### Extract to read:

Miracle G1 settings for 30GB heaps

Chris_Neal · July 9, 2015, 11:39pm

Ok, maybe not miracle, but it made you look.

I'm running this version of Java:

java version "1.7.0_65"
OpenJDK Runtime Environment (rhel-2.5.1.2.el6_5-x86_64 u65-b17)
OpenJDK 64-Bit Server VM (build 24.65-b04, mixed mode)

I have 30GB heaps on 64GB servers with 16 cores, and a RAID 0 stripe across 4 4TB SATA 7200 disks.
I'm indexing a consistent 30k events/sec via bulk inserts, IOps on the disks range from 100-300.

I was having very frequent young GC collections, even when my heap was only about 30% used. They were anywhere from 1-4 seconds, and happening often enough to really affect the indexing throughput, so I started looking.

I know that in general, when it comes to heap tuning, it's better to just not. The VM does a very good job, in most cases. In my searching, I came across this blog, and tried the settings they suggest, and since I enabled them, I have not seen a young GC DEBUG/INFO/WARN in my ES logs at all. It's been just over 48 hours now.

Maybe it's too early to get this excited, but I wanted to share the settings and get some comments, and hopefully they will help someone else who might be struggling with this as well.

I should also mention that my cluster is made of 13 nodes, with 3 dedicated masters, 4 dedicated clients, and 6 dedicated data nodes.

Here are the settings I'm using:

/usr/bin/java -Xms30g -Xmx30g -Xss256k 
-Djava.awt.headless=true -server 
-XX:+UseCompressedOops 
-XX:+UseG1GC 
-XX:MaxGCPauseMillis=20 
-XX:+DisableExplicitGC 
-verbose:gc 
-Xloggc:/var/log/elasticsearch/gc.log 
-XX:+PrintGCDetails 
-XX:+PrintGCDateStamps 
-XX:+HeapDumpOnOutOfMemoryError (snip)

The only one I left out was the XX:G1NewSizePercent=3 parameter, because apparently it's not valid anymore, and the VM complained (still started though).

Anyway, enough rambling. Check this out and let me know what you think (yes, I know it says for hbase )

https://software.intel.com/en-us/blogs/2014/06/18/part-1-tuning-java-garbage-collection-for-hbase

Hope it helps.
Chris

warkolm · July 10, 2015, 1:24am

If you use G1GC you risk data loss, which is why we don't support it.

That may change, but this is the current state of play.

Chris_Neal · July 10, 2015, 1:36am

Thanks Mark.

Could you elaborate on the scenario where that might happen? Or link me to it?

Thank you sir.
Chris

warkolm · July 10, 2015, 1:55am

http://wiki.apache.org/lucene-java/JavaBugs

Do not, under any circumstances, run Lucene with the G1 garbage collector. Lucene's test suite fails with the G1 garbage collector on a regular basis, including bugs that cause index corruption. There is no person on this planet that seems to understand such bugs (see Loading..., open for over a year), so don't count on the situation changing soon. This information is not out of date, and don't think that the next oracle java release will fix the situation.

Chris_Neal · July 10, 2015, 2:09am

Thanks.

### Data excerpts:

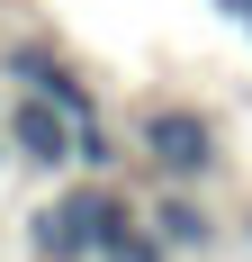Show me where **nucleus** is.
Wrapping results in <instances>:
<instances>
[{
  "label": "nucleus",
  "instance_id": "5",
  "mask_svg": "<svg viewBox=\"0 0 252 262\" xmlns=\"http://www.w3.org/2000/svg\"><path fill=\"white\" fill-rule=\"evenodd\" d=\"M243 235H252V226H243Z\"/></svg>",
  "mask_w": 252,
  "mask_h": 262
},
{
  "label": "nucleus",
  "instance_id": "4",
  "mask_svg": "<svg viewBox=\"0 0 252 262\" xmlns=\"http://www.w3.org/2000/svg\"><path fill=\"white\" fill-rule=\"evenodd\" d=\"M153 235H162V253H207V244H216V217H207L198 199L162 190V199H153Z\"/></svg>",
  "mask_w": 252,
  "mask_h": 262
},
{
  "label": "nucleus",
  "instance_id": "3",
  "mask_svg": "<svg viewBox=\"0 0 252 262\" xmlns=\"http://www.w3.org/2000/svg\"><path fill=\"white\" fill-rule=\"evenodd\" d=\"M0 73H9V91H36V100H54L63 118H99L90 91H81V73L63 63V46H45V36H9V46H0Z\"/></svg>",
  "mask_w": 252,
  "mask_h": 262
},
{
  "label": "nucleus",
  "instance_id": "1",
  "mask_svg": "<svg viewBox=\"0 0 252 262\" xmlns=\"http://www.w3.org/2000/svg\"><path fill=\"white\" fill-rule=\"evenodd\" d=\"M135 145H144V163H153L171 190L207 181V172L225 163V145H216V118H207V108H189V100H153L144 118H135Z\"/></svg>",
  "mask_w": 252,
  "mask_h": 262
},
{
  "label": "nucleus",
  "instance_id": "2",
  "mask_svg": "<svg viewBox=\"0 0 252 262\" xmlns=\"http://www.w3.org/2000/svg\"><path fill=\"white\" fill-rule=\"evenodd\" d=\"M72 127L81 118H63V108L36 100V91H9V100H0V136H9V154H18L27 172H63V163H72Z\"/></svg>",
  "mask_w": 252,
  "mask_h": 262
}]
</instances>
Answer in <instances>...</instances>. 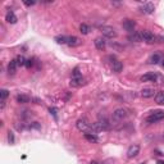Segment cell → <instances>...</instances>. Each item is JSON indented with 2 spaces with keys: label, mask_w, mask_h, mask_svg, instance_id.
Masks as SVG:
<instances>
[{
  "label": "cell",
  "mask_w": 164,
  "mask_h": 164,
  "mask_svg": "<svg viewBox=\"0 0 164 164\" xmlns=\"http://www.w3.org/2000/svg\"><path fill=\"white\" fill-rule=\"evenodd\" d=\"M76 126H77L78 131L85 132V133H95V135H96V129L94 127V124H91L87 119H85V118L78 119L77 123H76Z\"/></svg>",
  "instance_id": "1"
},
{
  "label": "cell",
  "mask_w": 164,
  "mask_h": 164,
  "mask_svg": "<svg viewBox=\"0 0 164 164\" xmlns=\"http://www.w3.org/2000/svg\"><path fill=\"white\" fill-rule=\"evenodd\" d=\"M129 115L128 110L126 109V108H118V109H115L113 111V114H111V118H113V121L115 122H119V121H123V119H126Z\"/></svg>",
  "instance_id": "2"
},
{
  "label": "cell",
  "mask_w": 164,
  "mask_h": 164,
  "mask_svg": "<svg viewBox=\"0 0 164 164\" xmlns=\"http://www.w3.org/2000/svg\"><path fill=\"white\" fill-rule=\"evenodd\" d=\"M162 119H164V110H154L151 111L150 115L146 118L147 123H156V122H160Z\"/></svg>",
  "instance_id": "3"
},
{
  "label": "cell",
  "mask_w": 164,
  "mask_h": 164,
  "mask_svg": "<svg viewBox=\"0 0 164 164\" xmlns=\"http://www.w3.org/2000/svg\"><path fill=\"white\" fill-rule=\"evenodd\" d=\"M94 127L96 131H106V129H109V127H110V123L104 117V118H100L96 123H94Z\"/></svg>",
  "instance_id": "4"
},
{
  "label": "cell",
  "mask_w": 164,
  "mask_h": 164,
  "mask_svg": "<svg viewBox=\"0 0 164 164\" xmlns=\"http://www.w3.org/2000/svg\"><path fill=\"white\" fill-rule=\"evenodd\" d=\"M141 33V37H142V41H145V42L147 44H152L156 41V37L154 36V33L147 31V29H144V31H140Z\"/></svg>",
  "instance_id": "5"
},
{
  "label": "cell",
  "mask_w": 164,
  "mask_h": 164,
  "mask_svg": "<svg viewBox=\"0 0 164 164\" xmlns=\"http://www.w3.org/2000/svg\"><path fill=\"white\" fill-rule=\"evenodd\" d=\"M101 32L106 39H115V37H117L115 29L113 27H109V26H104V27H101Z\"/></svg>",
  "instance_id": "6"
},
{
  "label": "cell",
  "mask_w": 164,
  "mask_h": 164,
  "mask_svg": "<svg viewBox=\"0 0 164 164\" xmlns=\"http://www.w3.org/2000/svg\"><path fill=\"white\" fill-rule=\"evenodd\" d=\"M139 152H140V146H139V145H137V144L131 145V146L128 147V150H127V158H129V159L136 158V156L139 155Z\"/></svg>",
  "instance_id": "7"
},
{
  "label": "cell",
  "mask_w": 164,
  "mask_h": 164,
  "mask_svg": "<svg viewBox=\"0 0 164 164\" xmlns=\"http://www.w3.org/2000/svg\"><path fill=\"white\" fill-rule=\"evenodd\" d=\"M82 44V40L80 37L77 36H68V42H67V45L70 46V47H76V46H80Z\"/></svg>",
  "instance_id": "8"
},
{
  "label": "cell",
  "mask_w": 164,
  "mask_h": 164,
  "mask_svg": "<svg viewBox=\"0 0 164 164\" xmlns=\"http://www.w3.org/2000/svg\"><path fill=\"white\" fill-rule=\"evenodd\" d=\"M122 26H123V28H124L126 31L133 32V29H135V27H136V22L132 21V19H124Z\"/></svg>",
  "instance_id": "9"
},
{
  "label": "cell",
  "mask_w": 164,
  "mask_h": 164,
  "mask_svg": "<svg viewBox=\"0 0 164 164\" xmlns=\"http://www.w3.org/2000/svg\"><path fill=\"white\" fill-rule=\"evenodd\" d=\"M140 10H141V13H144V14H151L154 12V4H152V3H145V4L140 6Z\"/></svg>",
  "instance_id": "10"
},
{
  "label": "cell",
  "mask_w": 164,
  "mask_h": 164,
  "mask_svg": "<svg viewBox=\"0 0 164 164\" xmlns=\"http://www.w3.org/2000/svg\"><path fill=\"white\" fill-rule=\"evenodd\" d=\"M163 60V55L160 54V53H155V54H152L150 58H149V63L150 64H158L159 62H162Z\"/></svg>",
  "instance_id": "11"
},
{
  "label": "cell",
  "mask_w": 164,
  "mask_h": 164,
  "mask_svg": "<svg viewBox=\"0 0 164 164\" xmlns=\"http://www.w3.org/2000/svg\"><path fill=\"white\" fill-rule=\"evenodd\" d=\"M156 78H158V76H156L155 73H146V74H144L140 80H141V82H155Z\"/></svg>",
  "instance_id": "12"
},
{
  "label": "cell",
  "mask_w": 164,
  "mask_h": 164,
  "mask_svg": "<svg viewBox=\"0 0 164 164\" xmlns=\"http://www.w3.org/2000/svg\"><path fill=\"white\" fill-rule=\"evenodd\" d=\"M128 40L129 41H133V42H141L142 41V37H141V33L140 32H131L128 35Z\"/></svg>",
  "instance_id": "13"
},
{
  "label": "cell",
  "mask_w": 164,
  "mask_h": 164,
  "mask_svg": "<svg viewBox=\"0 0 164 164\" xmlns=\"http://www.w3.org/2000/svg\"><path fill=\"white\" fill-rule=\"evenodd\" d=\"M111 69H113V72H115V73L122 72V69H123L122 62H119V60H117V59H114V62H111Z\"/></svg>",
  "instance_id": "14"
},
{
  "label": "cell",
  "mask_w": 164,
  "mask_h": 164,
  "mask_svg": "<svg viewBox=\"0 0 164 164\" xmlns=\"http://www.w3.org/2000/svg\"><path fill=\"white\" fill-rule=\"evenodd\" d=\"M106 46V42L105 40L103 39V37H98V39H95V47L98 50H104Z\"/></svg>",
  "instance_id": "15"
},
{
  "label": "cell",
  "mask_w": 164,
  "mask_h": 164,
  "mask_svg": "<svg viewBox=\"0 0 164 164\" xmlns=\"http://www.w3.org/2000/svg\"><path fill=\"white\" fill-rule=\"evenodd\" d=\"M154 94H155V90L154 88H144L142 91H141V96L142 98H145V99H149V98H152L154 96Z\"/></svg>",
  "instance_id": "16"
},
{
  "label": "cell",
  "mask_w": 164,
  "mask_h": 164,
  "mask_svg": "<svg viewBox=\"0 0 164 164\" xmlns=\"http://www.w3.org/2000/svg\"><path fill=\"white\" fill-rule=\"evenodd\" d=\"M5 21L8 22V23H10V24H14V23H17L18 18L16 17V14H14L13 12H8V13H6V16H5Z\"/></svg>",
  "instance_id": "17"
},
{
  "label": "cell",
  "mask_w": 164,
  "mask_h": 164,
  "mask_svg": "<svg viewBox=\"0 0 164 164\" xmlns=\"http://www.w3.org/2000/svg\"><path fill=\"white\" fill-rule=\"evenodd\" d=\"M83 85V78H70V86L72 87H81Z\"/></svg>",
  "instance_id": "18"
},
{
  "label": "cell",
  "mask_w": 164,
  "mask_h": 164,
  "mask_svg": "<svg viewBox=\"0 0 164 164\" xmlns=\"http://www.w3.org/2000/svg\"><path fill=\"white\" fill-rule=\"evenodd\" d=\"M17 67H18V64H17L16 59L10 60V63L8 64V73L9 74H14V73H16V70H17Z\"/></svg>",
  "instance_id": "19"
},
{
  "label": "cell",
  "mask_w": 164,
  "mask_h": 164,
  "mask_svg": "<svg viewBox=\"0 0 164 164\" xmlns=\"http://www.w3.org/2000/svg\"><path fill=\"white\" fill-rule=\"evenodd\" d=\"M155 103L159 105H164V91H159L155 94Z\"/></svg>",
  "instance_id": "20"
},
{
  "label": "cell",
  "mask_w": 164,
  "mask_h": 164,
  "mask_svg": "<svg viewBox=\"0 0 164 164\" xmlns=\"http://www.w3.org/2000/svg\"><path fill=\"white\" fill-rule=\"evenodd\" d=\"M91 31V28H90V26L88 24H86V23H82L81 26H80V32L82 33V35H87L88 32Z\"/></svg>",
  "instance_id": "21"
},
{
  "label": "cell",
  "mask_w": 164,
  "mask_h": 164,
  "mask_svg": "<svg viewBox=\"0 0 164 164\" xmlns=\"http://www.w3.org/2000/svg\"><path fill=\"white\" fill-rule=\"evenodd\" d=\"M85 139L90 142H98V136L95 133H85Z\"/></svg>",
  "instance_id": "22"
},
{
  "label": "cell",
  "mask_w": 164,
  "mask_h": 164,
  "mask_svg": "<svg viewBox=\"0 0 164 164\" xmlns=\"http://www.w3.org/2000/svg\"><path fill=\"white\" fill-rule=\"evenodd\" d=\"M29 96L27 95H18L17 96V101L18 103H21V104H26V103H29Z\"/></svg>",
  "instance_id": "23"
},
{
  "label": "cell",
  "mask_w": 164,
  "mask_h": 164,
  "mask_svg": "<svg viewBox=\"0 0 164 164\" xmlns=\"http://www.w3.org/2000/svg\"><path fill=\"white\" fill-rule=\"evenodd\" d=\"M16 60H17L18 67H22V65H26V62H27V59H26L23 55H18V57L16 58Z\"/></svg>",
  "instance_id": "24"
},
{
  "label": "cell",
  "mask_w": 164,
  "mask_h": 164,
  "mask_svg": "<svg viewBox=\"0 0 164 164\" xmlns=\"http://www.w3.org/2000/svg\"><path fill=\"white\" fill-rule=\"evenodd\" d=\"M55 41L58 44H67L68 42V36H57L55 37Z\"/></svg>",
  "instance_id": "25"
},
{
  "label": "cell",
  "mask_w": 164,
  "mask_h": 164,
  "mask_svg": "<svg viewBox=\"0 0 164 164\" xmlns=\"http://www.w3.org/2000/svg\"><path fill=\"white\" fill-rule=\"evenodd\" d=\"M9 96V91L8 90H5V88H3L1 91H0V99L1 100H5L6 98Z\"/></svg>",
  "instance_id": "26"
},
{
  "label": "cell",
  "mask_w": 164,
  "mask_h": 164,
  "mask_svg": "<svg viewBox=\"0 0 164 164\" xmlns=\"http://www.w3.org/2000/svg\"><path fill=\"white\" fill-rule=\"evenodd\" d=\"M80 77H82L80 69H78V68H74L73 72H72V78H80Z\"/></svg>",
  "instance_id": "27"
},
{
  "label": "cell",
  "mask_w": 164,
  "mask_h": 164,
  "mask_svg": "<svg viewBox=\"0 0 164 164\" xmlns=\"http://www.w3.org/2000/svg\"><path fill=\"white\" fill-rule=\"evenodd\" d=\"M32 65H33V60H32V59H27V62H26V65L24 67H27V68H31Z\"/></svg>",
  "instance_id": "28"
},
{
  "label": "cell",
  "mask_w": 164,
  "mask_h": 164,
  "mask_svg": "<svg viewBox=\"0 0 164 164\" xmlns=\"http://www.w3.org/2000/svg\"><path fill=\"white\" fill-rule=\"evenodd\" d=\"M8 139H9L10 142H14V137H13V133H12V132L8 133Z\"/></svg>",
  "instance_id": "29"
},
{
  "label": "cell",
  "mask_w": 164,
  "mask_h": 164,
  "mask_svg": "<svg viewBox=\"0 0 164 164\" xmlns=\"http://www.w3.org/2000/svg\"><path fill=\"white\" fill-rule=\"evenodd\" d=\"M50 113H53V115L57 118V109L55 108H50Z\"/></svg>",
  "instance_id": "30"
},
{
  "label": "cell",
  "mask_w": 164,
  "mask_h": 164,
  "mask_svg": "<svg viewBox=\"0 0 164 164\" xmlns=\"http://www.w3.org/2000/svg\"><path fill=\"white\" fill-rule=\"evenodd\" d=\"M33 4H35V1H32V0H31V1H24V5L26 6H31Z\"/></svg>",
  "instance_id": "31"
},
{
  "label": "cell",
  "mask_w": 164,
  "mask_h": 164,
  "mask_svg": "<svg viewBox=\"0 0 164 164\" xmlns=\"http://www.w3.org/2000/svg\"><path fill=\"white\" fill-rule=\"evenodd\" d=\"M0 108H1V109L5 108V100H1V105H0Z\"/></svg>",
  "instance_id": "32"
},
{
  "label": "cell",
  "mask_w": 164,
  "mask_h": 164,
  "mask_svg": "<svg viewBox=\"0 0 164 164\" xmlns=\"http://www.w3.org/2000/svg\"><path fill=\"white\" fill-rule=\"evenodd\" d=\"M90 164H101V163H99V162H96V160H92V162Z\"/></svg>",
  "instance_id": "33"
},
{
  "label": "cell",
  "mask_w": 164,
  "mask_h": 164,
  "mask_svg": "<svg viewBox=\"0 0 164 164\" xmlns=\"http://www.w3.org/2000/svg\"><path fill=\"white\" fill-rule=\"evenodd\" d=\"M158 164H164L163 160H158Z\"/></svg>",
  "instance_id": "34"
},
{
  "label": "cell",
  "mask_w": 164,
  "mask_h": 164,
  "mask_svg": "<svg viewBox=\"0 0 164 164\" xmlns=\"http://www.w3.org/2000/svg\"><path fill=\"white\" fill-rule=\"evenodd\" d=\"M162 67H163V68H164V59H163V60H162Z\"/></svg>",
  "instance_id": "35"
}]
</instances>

* * *

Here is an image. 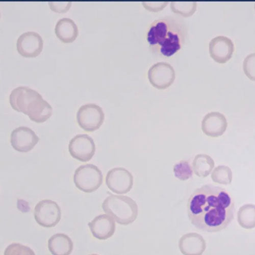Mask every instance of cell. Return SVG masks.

### What to do:
[1] Print the passage of the forum thread on G1 garbage collection settings that opens with the words "I'm running this" and closes with "I started looking.", copying it word for word.
[2] Carry on the forum thread about G1 garbage collection settings for 30GB heaps from the point where it stops.

### Responses to the exercise:
[1]
I'm running this version of Java:

java version "1.7.0_65"
OpenJDK Runtime Environment (rhel-2.5.1.2.el6_5-x86_64 u65-b17)
OpenJDK 64-Bit Server VM (build 24.65-b04, mixed mode)

I have 30GB heaps on 64GB servers with 16 cores, and a RAID 0 stripe across 4 4TB SATA 7200 disks.
I'm indexing a consistent 30k events/sec via bulk inserts, IOps on the disks range from 100-300.

I was having very frequent young GC collections, even when my heap was only about 30% used. They were anywhere from 1-4 seconds, and happening often enough to really affect the indexing throughput, so I started looking.

[2]
Well crap. Guess CMS is the way to go still. Any miracle CMS settings to help me get started, or just the basics?

Chris

Chris_Neal · July 10, 2015, 2:13am

Interesting though. In reading the bug history, it says this:

Hi everyone,

I am a committer to the Lucene/Solr project. We've recently hit what
we believe is a JIT/GC bug -- it manifests itself only when G1GC is
used, on a 32-bit VM:

Using Java: 32bit/jdk1.8.0-ea-b102 -server -XX:+UseG1GC
Java: 32bit/jdk1.7.0_25 -server -XX:+UseG1GC

and later:

and are consistent before and after. jdk1.7.0_04, 64-bit does NOT
exhibit the issue (and neither does any version afterwards, it only
happens on 32-bit; perhaps it's because of smaller number of available
registers and the need to spill?).

Very specific to 32 bit VM, which I am not using. No arguing that G1GC is not officially supported, but perhaps I'm in less risk of index issues than we thought?

Chris

warkolm · July 10, 2015, 2:14am

That's a risk evaluation that you need to run.

We, obviously, want our customers to avoid data loss or corruption as much as possible hence our positioning on this.

Chris_Neal · July 10, 2015, 2:15am

Understood. Thanks for all the replies.

jprante · July 10, 2015, 5:40pm

Don't panic, if you test for yourself, you can be optimistic.

Lucene committer Uwe Schindler's latest comments on Lucene and G1 can be found here: blog - devmio - Software Know-How

When observing the Lucene builds during recent months, the Lucene team noticed that the errors initially seen no longer occurred. This is also consistent with the statement by Oracle that G1GC is “ready for production” in Java 8 Update 40.

I recommend Java 8u40+, 64 bit, Red Hat Linux (no VM), and G1. Never saw a single crash or data loss because of G1 with that combination.

Chris_Neal · July 10, 2015, 5:57pm

Thanks for the info Jorg.

We're working to move to Java 8 at the moment, so I'll make sure we go for at least that update.

Chris

erenyilmaz · December 19, 2016, 1:36pm

G1GC caused exteremely high CPU load on our systems, even though there are no requests on the servers. Never, ever use G1GC with elasticsearch.

I hope the problem will be gone for Java 9.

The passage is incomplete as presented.